Chanukah Menorahs Lit Up from Moscow to Ground Zero

December 13, 2001
See Original Daily Bulletin From This Date
Advertisement

Unexpected chilly weather did not prevent roughly 1,000 people from gathering just a few hundred yards from the Kremlin for a Chanukah candlelighting.

Moscow Mayor Yuri Luzhkov told the throngs Sunday night that the menorah near the Kremlin symbolizes the multicultural and multireligious city Moscow has become.

Luzhkov then helped Lev Levayev, a Lubavitch supporter and the president of the Federation of Jewish Communities of the Former Soviet Union — the largest Jewish group there — light the first Chanukah candle.

The celebration was part of a worldwide candlelighting celebration sponsored by the Lubavitch movement. Candlelightings took place at the Eiffel Tower in Paris, the Western Wall in Jerusalem and Ground Zero in New York. Those three events were streamed live over the Web at virtualhanukkah.com.

In Kiev, the president of Ukraine praised the Jewish community’s role in the country. In a meeting Monday with Levayev, Leonid Kuchma pledged to help return Jewish communal property.

After the meeting at the presidential palace in Kiev, Kuchma lit a Chanukah menorah as 35 Lubavitch rabbis looked on. “To see the president light the menorah together with Mr. Levayev in the presidential palace” is a “miracle of Chanukah in our days,” said Rabbi Shmuel Kaminetzki, the chief rabbi of Dnepropetrovsk.

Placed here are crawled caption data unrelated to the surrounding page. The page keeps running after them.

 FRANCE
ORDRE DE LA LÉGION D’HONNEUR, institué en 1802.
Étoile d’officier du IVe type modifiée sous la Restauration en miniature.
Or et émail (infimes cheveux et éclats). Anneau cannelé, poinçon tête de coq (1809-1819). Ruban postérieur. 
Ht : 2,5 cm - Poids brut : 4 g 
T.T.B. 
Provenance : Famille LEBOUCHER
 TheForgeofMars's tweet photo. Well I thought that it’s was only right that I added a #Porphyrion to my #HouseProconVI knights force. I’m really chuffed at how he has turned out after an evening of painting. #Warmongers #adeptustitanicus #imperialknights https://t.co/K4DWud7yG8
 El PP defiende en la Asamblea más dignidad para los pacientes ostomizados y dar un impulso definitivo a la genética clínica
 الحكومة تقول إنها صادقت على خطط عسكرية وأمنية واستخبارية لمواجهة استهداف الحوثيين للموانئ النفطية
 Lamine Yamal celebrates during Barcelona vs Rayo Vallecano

In Washington, U.S. Deputy Secretary of Defense Paul Wolfowitz lit the national Chanukah menorah. Hundreds attended Sunday’s event, which was sponsored by American Friends of Lubavitch.

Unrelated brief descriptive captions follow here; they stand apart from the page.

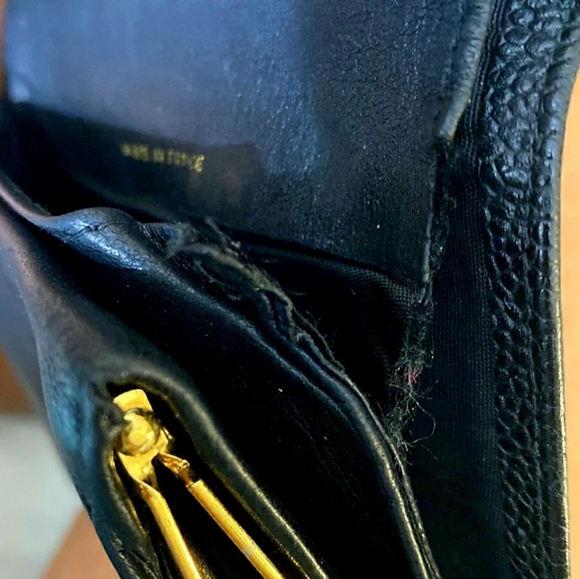 CHANEL VINTAGE BIFOLD CAVIAR BLACK LEATHER WALLET+CHANGE PURSE W/ GOLD HARDWARE - Picture 15 of 16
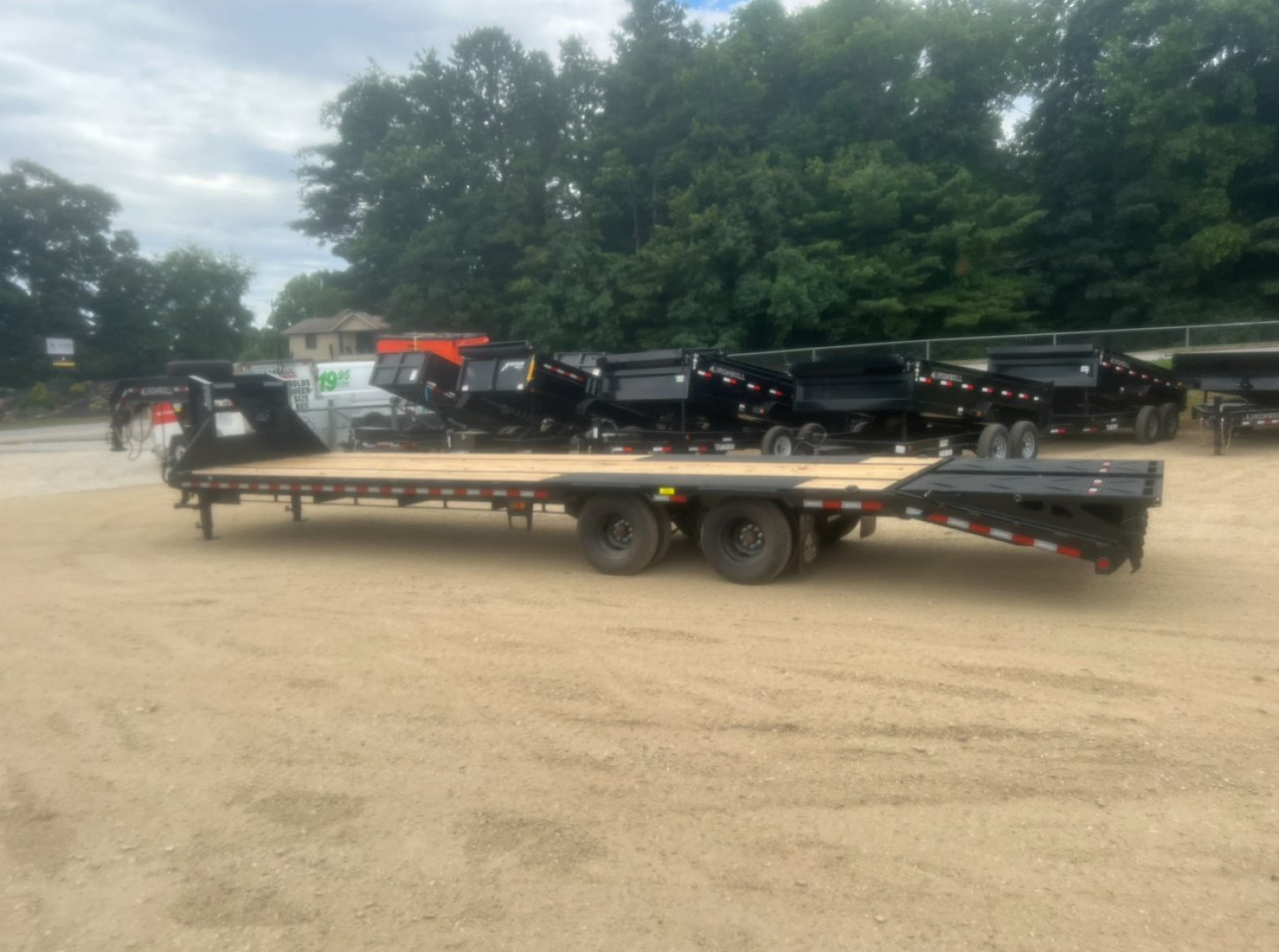 New 2025 Iron Bull Trailer / FLG Series / 102" Wide x 25' Long / 2-10,000# Electric Brake Axles / Rampage Ramps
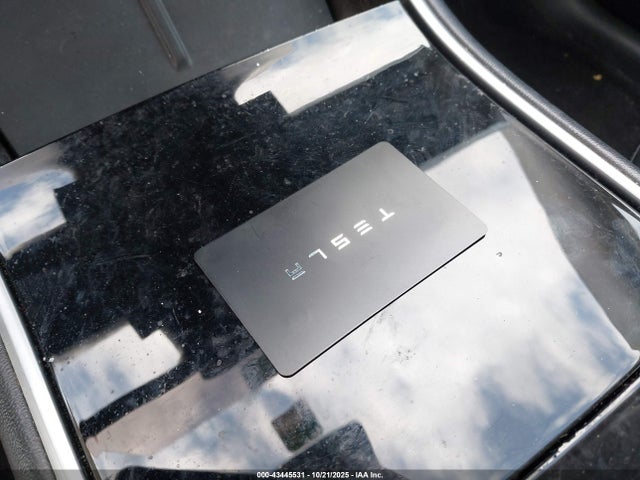 2021 TESLA MODEL Y 5YJYGDEE1MF086369 Photo 10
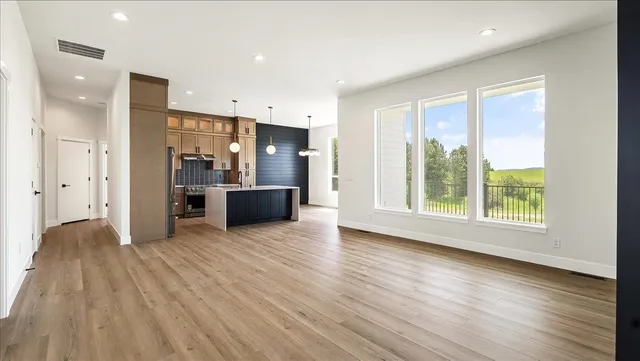 $689,000 | 8521 West Dahl Road, Deer Park, WA 99006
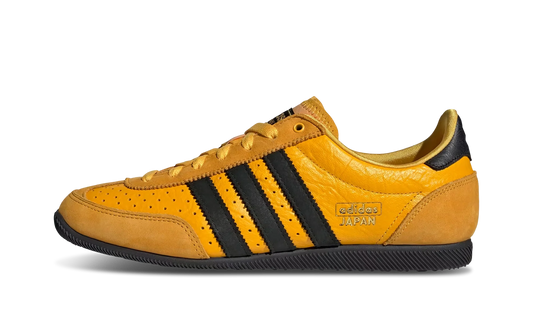 Japan WMNS "Core Yellow Black" JI2665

The menorah, which stands on the Ellipse in front of the White House, has been lit each Chanukah for the past 22 years.

Other public candlelighting ceremonies took place around the world.

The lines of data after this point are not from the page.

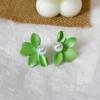 Elegant Zircon Flower and Pearl Stud Earrings - High-End Niche Design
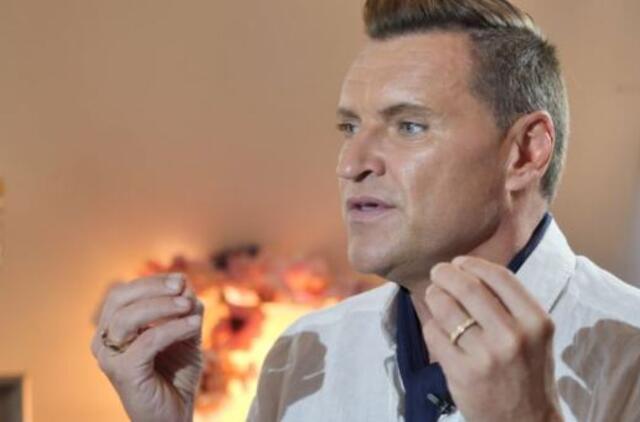 Ž. Grigaitis pinigus investuoja į daiktus: už plastikinę lėkštutę – 1500 eurų, už diržą – 3000 eurų?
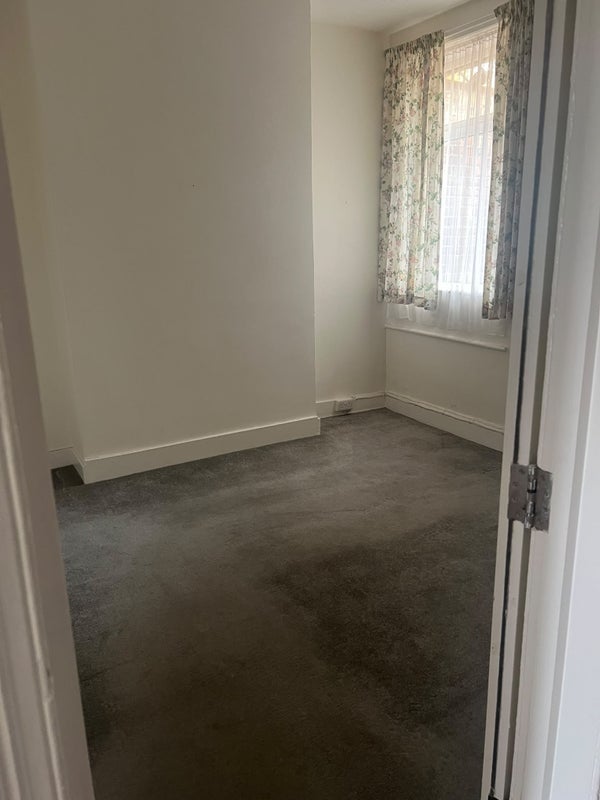 Room Charminster Road in Bournemouth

A mile away from the Kremlin celebration, several hundred Jewish students and youngsters gathered at a hall in downtown Moscow for a Chanukah celebration sponsored by the Jewish Agency for Israel and the Reform movement in Russia.

Another menorah was lit at the site of the World Trade Center attack. Laura Lehrfeld, who is 18 months old and lost her father when the twin towers collapsed, lit the menorah’s first candle Sunday night.

Rescue workers and several family members of victims of the Sept. 11 terror attack gathered after sunset near the rubble of the World Trade Center for the ceremony. A similar ceremony will take place each of the nights of Chanukah.

In Hungary, meanwhile, a menorah is being lit every night of Chanukah in front of the Parliament building in Budapest.

At the Lubavitch ceremony in Moscow, a hundred people, including Berel Lazar, one of Russia’s chief rabbis, formed a circle and danced joyously around the menorah as the loudspeakers played traditional Jewish tunes.

Israel’s ambassador to Moscow, Nathan Meron, addressed the crowd.

“Next year,” he joked, “inside the Kremlin.”